=== 文書の抜粋 ===
8020運動とは
8020運動とは、厚生労働省と日本歯科医師会が展開している、「80歳になっても20本以上、自分の歯を保ち一生自分の歯で美味しいものを食べて、楽しい食生活を送りましょう。」というキャンペーン運動のことです。親知らずを除く28本の歯のうち、少なくとも20本以上自分の歯があれば、ほとんどの食べ物を噛み砕くことができ、おいしく食べられるからです。
歯を20本残すためのケアを始めるのは、早ければ早いほど良いです。年代ごとにみてみても、現実には、10代で歯を失う人は少ないですが、20代になると、親知らずの問題もあって、歯を失う人が増えてきます。また40代を過ぎると、一気に歯を失う人が増加します。これは、歯を失う原因が「むし歯」から「歯周病」へとシフトしてくるからです。むし歯と歯周病では、原因となる細菌の種類が違うので、ケアの仕方も当然ちがってきます。
=== データ内容 ===
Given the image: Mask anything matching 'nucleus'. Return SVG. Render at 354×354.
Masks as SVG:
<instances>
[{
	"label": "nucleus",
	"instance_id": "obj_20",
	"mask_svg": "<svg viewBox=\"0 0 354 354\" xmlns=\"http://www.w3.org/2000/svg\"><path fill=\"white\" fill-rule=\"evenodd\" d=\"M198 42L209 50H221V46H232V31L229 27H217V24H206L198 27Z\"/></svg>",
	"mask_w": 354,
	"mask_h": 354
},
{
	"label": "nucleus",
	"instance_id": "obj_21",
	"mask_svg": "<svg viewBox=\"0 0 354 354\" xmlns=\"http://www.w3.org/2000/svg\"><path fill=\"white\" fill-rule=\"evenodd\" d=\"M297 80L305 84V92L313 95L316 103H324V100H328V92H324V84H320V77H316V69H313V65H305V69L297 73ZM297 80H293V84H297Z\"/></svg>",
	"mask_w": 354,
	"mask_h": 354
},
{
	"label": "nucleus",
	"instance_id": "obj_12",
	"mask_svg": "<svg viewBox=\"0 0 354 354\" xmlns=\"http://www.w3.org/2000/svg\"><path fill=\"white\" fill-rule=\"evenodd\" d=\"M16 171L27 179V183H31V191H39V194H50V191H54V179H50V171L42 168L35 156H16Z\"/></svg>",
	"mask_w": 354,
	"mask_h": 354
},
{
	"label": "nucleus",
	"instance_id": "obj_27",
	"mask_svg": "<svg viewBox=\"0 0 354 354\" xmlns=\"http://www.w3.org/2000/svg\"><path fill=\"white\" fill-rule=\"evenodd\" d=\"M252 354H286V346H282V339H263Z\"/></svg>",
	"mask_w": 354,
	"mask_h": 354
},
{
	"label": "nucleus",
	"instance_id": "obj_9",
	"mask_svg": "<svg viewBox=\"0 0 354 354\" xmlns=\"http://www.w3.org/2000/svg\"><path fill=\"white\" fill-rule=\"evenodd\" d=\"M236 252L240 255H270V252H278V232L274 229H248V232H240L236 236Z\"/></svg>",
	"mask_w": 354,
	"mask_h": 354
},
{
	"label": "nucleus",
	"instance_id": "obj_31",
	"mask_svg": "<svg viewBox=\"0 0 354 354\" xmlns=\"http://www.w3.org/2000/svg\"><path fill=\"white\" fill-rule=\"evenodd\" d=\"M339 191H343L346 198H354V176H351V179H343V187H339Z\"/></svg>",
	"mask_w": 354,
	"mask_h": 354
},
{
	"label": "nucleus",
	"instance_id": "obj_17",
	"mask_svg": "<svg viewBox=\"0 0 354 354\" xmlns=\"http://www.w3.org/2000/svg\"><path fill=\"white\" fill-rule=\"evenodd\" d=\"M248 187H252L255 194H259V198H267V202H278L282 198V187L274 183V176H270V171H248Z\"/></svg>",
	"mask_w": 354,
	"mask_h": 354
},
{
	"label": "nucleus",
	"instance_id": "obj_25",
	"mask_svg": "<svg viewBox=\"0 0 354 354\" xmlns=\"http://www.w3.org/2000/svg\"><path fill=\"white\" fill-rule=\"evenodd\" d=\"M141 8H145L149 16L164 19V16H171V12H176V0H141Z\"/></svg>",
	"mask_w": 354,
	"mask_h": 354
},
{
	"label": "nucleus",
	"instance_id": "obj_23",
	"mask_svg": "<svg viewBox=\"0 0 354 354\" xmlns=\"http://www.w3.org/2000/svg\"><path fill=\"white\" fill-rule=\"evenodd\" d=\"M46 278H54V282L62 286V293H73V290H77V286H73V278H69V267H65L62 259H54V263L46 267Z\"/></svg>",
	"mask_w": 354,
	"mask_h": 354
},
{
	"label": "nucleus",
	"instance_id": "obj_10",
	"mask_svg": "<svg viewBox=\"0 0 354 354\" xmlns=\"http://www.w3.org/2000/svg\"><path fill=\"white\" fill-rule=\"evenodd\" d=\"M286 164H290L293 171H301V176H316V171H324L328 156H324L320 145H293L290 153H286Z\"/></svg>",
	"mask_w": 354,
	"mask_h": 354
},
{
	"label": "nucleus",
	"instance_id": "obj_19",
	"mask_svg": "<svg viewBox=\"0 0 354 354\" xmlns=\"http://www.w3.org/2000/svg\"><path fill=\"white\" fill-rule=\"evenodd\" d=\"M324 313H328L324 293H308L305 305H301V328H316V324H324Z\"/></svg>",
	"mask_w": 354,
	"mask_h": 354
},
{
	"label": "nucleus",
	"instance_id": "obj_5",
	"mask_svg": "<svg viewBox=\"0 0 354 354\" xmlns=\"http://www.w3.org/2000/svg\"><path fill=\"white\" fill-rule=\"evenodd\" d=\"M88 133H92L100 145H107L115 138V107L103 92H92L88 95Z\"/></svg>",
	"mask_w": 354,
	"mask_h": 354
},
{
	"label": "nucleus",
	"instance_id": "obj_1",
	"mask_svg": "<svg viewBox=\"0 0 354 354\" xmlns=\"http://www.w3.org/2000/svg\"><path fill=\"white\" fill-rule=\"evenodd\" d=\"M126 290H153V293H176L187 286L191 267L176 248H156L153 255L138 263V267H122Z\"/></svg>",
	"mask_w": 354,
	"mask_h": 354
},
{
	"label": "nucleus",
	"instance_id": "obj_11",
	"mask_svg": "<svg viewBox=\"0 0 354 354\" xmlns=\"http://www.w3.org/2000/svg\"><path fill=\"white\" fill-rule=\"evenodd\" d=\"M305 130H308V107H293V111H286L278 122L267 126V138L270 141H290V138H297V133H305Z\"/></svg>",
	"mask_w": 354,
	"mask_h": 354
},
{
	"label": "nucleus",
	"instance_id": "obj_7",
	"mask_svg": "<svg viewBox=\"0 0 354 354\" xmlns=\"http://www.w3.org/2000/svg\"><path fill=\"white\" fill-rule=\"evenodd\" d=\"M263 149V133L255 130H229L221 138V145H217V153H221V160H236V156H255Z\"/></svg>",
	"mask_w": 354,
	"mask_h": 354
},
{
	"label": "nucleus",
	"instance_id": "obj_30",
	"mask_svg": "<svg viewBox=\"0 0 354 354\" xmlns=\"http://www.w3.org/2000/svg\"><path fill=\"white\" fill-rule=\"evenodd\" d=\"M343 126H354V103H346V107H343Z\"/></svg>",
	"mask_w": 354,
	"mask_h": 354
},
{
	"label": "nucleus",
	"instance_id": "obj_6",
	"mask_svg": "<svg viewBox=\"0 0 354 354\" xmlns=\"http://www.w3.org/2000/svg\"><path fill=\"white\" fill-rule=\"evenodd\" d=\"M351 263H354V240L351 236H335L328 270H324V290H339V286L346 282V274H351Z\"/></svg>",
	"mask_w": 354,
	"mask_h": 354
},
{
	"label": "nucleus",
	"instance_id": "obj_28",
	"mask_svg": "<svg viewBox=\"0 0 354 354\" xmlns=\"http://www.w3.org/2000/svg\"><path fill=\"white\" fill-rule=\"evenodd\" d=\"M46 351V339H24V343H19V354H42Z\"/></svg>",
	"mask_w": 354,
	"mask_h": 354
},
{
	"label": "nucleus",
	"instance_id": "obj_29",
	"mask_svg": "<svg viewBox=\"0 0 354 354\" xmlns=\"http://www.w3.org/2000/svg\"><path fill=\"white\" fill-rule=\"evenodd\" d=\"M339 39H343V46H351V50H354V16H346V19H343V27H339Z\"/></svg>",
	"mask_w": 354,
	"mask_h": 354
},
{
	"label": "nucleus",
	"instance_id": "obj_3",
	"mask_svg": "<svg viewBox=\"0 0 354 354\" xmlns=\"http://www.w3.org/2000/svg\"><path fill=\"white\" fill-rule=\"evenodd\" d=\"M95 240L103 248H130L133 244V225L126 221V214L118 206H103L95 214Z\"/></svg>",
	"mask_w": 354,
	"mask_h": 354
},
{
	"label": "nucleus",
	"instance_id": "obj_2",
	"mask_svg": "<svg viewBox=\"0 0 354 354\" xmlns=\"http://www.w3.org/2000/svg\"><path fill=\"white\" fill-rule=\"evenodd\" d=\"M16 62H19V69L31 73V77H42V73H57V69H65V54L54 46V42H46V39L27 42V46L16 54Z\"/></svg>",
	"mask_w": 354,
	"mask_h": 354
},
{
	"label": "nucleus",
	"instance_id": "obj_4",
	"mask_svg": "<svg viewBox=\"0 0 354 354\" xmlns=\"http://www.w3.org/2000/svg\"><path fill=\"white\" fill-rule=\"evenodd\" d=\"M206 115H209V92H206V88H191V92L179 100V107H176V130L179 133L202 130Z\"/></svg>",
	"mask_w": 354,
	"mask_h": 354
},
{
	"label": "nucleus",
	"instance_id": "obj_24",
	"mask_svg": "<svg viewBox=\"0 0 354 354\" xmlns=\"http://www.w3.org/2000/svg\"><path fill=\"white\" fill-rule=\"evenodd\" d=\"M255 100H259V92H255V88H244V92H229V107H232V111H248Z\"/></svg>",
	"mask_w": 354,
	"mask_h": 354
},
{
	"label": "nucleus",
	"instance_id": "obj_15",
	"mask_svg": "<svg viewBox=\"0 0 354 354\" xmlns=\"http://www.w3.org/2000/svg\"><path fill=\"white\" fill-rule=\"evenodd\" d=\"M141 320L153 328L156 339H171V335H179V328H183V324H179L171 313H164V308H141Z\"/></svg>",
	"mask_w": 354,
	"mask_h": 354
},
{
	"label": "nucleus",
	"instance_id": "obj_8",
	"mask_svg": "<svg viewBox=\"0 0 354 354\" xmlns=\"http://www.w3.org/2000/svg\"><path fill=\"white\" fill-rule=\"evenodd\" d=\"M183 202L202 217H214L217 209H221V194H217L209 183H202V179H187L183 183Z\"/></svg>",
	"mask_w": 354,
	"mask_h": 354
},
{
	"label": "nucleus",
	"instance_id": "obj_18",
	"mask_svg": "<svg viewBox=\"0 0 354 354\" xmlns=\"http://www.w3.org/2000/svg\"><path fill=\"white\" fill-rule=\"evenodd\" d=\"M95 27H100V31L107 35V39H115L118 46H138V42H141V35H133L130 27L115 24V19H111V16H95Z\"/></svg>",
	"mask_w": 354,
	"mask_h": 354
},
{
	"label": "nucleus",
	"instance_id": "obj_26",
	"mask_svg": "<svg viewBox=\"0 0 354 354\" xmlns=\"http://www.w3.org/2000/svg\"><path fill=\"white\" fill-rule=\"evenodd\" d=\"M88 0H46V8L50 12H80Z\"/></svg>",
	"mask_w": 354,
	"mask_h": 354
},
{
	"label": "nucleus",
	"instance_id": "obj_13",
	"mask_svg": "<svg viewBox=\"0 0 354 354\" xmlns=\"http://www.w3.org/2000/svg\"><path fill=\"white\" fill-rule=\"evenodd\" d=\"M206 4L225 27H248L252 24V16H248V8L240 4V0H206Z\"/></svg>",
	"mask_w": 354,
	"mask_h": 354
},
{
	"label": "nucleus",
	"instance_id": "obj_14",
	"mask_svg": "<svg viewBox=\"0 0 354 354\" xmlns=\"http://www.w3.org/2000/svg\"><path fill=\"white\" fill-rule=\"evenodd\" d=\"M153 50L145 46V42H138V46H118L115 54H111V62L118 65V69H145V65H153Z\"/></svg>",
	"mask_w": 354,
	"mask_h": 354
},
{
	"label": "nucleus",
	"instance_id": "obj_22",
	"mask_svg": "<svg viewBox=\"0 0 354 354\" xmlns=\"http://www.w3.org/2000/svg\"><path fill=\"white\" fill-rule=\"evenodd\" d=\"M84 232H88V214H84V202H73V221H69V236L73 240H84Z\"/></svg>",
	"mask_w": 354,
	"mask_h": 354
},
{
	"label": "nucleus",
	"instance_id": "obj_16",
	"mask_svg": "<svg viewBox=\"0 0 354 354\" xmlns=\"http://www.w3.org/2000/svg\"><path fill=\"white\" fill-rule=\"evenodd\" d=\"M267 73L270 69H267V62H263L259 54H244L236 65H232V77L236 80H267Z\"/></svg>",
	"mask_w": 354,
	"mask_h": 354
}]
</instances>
===
> 課題一覧:
A: 8020運動についての文章で、歯を失う人の状況が述べられている年代をすべて書き出しなさい。
B: 8020運動についての文章のうち、「歯を20本残すためのケアを始」から始まり「の仕方も当然ちがってきます。」で終わる部分をそのまま書き写しなさい。

> 各課題の解答:
A: 10代、20代、40代

B:
歯を20本残すためのケアを始めるのは、早ければ早いほど良いです。年代ごとにみてみても、現実には、10代で歯を失う人は少ないですが、20代になると、親知らずの問題もあって、歯を失う人が増えてきます。また40代を過ぎると、一気に歯を失う人が増加します。これは、歯を失う原因が「むし歯」から「歯周病」へとシフトしてくるからです。むし歯と歯周病では、原因となる細菌の種類が違うので、ケアの仕方も当然ちがってきます。